Más temprano que tarde, sin embargo, tendrá que declamar sus ideales y recitar sus propuestas. Mientras ese día llega, el patético circo de los enanos del PAN intenta sin éxito montar el clásico sketch de Buster Keaton, "la ambulancia que no va a ninguna parte", que no hace mucho, ensayando Violetita, le aprendí a la maestra Shadai Larios.
Por su parte, el coro de los levantacejas, un día sí y otro también, manifiesta, reitera y repite su enorme preocupación por el futuro del PRD, un tema que al parecer desvela a toda la opinocracia. Como si tocaran bajo la batuta de un director, todos los miembros de esa orquesta insisten en que si Marcelo Ebrard no es el candidato del PRD, ese partido perderá su registro, si bien le va, porque si le va mal quedará a deber votos para los comicios de 2018.
No es broma: el más retrógrada de los "líderes de opinión" de Televisa, escribió el año pasado que la percepción que la gente tenía de Andrés Manuel López Obrador en aquel entonces era tan, pero tan negativa, que lo hacía aparecer en los sondeos con "menos 40 (sí, -40) por ciento de preferencias".
Lo que no se entiende es esto. Si los opinantes odian a la izquierda mucho más que el estrecho de Anders Behring a los musulmanes de Noruega, ¿por qué se oponen a que el político tabasqueño sea el abanderado perredista? ¿No sería más lógico que lo apoyaran en sus aspiraciones, para ayudarlo a echarse de cabeza al precipicio? Algo, desde el fondo del fondo de las sospechas, sugiere que en realidad ellos y sus patrones están aterrados ante el riesgo cierto de que vuelva a encenderse el fuego de la pejemanía y el máximo dirigente opositor del país empiece a crecer exponencialmente en el ánimo del pueblo, no bien Peña Nieto salga de la zona del silencio y diga lo que tenga que decir.
Porque, seamos francos, ¿qué puede decir Peña Nieto que no haya dicho Calderón? ¡Nada! (Perdón, me exalté: retiro los signos de admiración.) Nada. ¿Y si Peña Nieto se desploma quién va a crecer? ¿Don Beltrone?

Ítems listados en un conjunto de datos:
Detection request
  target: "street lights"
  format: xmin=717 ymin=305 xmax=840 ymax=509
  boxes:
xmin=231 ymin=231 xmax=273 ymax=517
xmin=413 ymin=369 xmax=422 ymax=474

* [Consignas]
1 – En el texto sobre la candidatura del PRD, ¿qué le ocurriría a ese partido, según el coro de los levantacejas, si Marcelo Ebrard no es su candidato?
2 – ¿Concuerdan con el texto sobre la candidatura del PRD estas afirmaciones? (a) El "líder de opinión" de Televisa escribió lo de "menos 40" este mismo año. (b) Según el coro de los levantacejas, el PRD podría quedar a deber votos para los comicios de 2018. (c) En el texto se retiran los signos de admiración de "¡Nada!".
3 – Prolonga el texto sobre la candidatura del PRD a partir de su última frase.

* [Resultados del ejercicio]
1 – Perdería su registro si le va bien, y si le va mal quedaría a deber votos para los comicios de 2018.

2 –
(a) No: "escribió el año pasado".
(b) Sí: "si le va mal quedará a deber votos para los comicios de 2018".
(c) Sí: "retiro los signos de admiración".

3 –
¿O tal vez si se hunde Peña Nieto crecerá Santiago Creel (a quien Fox desea imponer como candidato del PAN para garantizar que su partido le devuelva la Presidencia al PRI, tal como en su momento lo pactó con Salinas)? ¿O crecerá, si no, alguno de los enanitos del circo, por ejemplo, el Cordero que bala en Hacienda, Josefina Vázquez Mota, que no se tentó el corazón para dejar sin ingresos ni prestaciones a las trabajadoras de Educación Indígena de la SEP que se negaron a mudarse a un edificio en ruinas, o el oráculo que para alimentar su candidatura entorpece la erección de la Estela de Luz y Fuerza?
México necesita desesperadamente un estadista que tenga la estatura y la grandeza de Benito Juárez o de Lázaro Cárdenas. Anteayer, no sólo se desplomaron todas las bolsas de valores del mundo, ni se devaluaron únicamente el dólar y el euro, también bajaron de precio el oro, la plata y el petróleo. Mientras la verdadera presidenta de Estados Unidos viajaba en secreto a China (¿para pactar qué, con los líderes de la economía que les da de comer a nuestros vecinos del norte?), su elegante mayordomo se comprometió a no cobrarles impuestos a los ricos, a cambio de recortar los programas sociales y las ayudas a los pobres durante los próximos 10 años. ¿De qué le sirvió esto al mundo?
Europa todavía no sale del agujero de los 440 mil millones de dólares que necesitaba Grecia para no colapsar a toda la UE, y ahora Italia, con un déficit muchísimo más grande, desató el pánico financiero global. Pero mientras los países del grupo Pegi (Portugal, España, Grecia e Italia, no Pigs, como dicen los supremacistas británicos), sufren los estragos de la absurda política monetaria que alcanzó su máximo nivel de incompetencia —y está a punto de cerrar una etapa de la historia humana, que se inició después de la Segunda Guerra Mundial, pero entró en fase crítica luego de la desaparición de la Unión Soviética—, la nueva directora del FMI, Christine Lagarde, está a punto de caer en desgracia.
¿Qué haría un estadista mexicano en una situación tan grave como ésta? Además de aplicar estrictas medidas de austeridad, recortando a la mitad los sueldos de la alta burocracia; de crear miles de empleos acelerando a fondo la construcción de las refinerías que faltan para que dejemos de importar gasolina; de invitar a los migrantes que ya viven aquí a repoblar el campo y renegociar el TLC en materia de agricultura para que México vuelva a producir los alimentos que consume; además de todo esto, y de invertir en educación superior e investigación científica y tecnológica, un estadista, en estos momentos, leería con lupa la oportuna y atinada nota que ayer publicó Susana González en este diario, y que pone de relieve uno de los aspectos menos visibles y más absurdos de la política salinista aplicada por Calderón.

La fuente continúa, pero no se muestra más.